Manifesto: The Human Datum
The enduring institutions of the coming decade will not be those that achieved the total erasure of friction through automation. Rather, they will be the ones possessed of a rare discernment: the wisdom to know exactly which human sanctuaries must remain untouched by the machine.
Algorithms know a person intimately. They know her routines, which song soothes her, and what she buys after a bad day. They eerily predict when she will fall in love or become ill.
There is only one problem with this person: she does not exist. She is an average—a composite from a billion selves.
She is the "user" every interface serves. She is the "consumer" who drives the economy. She is the "citizen" whose views shape policy. She is everywhere and nowhere, haunting modernity.
The Data Point Collection
We built civilization on faith. Enough data will reveal to us. Enough measurement, truth.
But the opposite is happening.
The more data we gather, the more abstract we become. The "average user" is targeted. The outlier is dismissed. Recommendation engines show what those like you want, not what you want. The self dissolves. You become a prediction.
Compare your average daily smartphone habits—quick taps and swipes—with your last visit to the beach, where you lived slowly, immersed in nature and your favorite animals. How does the brisk, repetitive interaction with your phone contrast with the unrushed, sensory individual experience at the beach? What do you feel is different between these two modes of being?
So, why did we become a prediction? This shift reflects not a failure, but a success of technology. Algorithms diminish variance, smoothing jagged experiences into something manageable and scalable. As a result, where our lives once formed distinct, unpredictable patterns—like those moments at the beach—algorithms abstract them into averages, gradually erasing nuance.
The Human Datum begins with a refusal.

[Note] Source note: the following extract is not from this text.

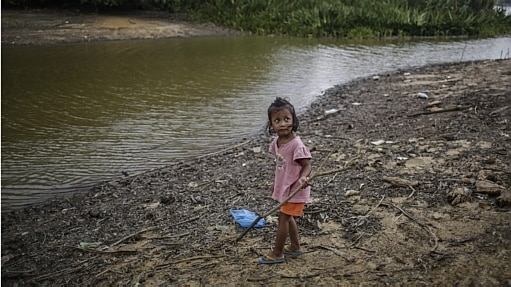 Menina brinca na margem do Lago de Bukit Merah Taiiping, em Perak, na Malásia. A situação é crítica por causa dos danos causados pelo fenômeno meteorológico El Niño  - Fazry Ismail/EFE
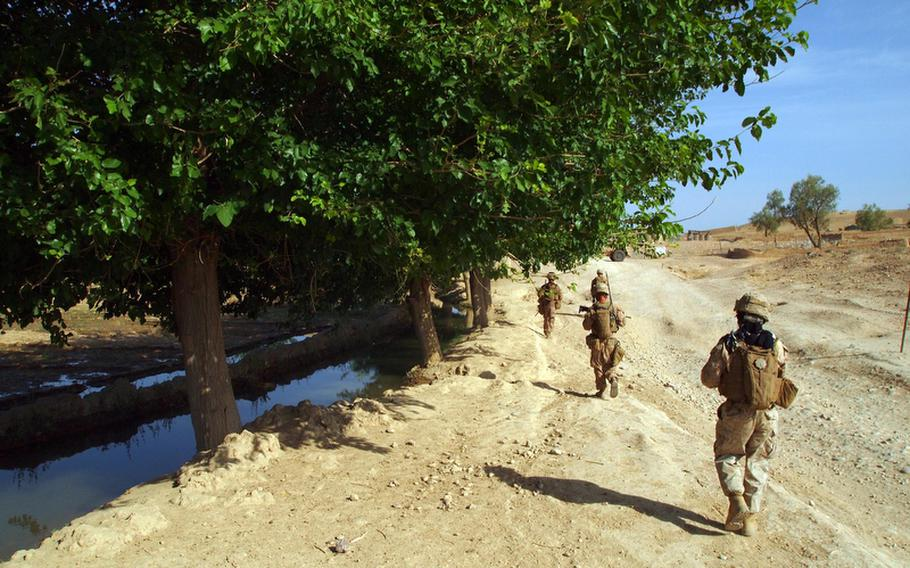 Marines of Company I, 3rd Battalion 2nd Marines return to base after an early morning patrol May 27 to engage with locals.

It refuses to accept that your grief can be averaged with a stranger's grief. It refuses to accept that "engagement" is a synonym for "meaning." It insists—stubbornly, perhaps naively—that something in the single human experience resists. Defenders of data make a strong case. Medicine using population studies saves lives. Climate models aggregating millions of data points find patterns no single observer can see. The "average" is a tool; its value depends on use. Is individual experience really so sacred? We are unreliable narrators. We misremember, rationalize, and lie to ourselves easily. Perhaps the algorithm sees us more clearly than we do.
Watch the seduction closely. The algorithm promises to liberate us from our own blindness. It offers a mirror that does not flatter.
Search For The “Why?”
There is a difference between seeing clearly and seeing truly. The algorithm sees your actions. It notes you pausing on a photograph of your father. But it does not know your reasons. It registers that you linger on the image, but is unaware that he died last spring. It does not know that the light in this is not a technical problem that sensors or models can solve. It is a category boundary. Interior life—the texture of being you now—is not data. It is where all data starts. Mistaking a map for territory is our oldest error. Now, we make it at scale.
The Human Datum does not reject data. It requires a proper place. Data describes populations, not meaning. It can optimize systems, but cannot decide which systems matter. Letting aggregates overrule individuals is not rational. It cedes judgment to a process lacking discernment.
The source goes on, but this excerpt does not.